As we approach the feast of the Epiphany, here's a reassuring statement from the Archbishop of Galveston-Houston*:

While there are reasons for doubting the literal historicity of the Magi in the Christmas story, it is difficult to support with evidence that there were no Magi who visited the Child. 

In short, you can't prove that the Gospel narrative about the three kings is a fairy tale.

(*- About 10 days after he released this statement, then-Bishop Fiorenza was raised by the Holy See to the rank of Archbishop.)

Sound Off! supporters weigh in.

All comments are moderated. To lighten our editing burden, only current donors are allowed to Sound Off. If you are a donor, log in to see the comment form; otherwise please support our work, and Sound Off!

Show 4 Comments? (Hidden)Hide Comments
  • Posted by: - Dec. 30, 2004 6:34 PM ET USA

    It's funny, the Church is so "into" ecumenism these days, but when our hierarchy makes statements like this, they actually confirm in their anti-catholic beliefs the sorts of folks who actually care enough about truth to be willing to convert to where the truth is to be found. But they hear from an Archbishop that the Catholic Church "believes" that the Bible is just a bunch of nice stories or that there is no rational basis for belief, so they continue to believe that we're not even Christians.

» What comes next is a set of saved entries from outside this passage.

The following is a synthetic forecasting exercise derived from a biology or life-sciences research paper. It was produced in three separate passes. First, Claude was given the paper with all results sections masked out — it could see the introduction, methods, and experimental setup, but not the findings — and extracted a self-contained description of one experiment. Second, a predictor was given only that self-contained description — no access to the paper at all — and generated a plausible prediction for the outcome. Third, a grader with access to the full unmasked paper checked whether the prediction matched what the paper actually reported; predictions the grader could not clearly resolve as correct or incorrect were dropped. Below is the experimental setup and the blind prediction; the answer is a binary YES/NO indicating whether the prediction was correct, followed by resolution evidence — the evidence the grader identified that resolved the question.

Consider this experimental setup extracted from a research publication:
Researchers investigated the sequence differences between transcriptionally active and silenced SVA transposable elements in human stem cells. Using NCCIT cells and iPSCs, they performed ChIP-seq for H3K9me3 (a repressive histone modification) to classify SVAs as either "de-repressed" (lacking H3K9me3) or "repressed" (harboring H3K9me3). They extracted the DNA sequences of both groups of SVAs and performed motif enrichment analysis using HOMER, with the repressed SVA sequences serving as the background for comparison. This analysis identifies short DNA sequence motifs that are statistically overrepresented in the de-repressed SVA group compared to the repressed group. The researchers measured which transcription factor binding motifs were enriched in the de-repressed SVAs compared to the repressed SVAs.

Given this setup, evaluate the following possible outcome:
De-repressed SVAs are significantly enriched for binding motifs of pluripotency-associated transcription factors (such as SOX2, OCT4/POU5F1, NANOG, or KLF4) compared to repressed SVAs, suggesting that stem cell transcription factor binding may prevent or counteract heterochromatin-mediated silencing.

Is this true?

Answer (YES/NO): YES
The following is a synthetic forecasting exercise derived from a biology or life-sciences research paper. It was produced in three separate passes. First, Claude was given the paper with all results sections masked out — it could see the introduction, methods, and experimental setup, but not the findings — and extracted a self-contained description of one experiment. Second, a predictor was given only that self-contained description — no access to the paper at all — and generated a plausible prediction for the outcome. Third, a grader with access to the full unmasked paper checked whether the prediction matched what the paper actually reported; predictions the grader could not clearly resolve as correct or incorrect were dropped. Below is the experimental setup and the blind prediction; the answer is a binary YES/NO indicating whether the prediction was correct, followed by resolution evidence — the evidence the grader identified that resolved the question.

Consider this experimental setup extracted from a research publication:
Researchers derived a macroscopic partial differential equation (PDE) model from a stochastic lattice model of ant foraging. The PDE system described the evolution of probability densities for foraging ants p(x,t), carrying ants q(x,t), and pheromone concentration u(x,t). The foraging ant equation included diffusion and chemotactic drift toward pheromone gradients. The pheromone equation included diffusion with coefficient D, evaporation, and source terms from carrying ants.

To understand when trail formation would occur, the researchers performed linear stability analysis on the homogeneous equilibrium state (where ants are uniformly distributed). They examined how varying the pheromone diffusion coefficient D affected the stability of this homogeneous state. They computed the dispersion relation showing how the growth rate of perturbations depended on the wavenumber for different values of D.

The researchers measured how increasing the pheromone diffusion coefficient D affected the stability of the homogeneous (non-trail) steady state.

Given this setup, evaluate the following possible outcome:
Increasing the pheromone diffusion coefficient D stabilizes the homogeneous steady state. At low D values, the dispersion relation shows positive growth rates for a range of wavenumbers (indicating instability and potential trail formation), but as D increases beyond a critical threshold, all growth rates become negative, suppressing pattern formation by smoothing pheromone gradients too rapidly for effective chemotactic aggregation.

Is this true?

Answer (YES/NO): YES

  • Posted by: shrink - Dec. 30, 2004 5:37 PM ET USA

    In other words, the bishop reminds us of the logical truism which is, that you can't prove that something didn't exist. OK so far, and so what? The real question is, can one prove that the Gospels recount events that actually did exist. The bishop is silent on this matter.

  • Posted by: - Dec. 30, 2004 11:48 AM ET USA

    "Holy Mother Church has firmly and with absolute constancy held, and continues to hold, that the four Gospels just named, WHOSE HISTORICAL CHARACTER THE CHURCH UNHESITATINGLY ASSERTS, faithfully hand on what Jesus Christ, while living among men, really did and taught for their eternal salvation until the day He was taken up into heaven." Dei Verbum, #19

  • Posted by: - Dec. 30, 2004 10:31 AM ET USA

    Whether or not Cardinal McCarrick (mentioned below) and Bishop Firenza went to the same seminary, they certainly went to the same school. Couldn't the Pope have found Catholics to put in these positions? Are there so few men to choose from that we have to accept these two?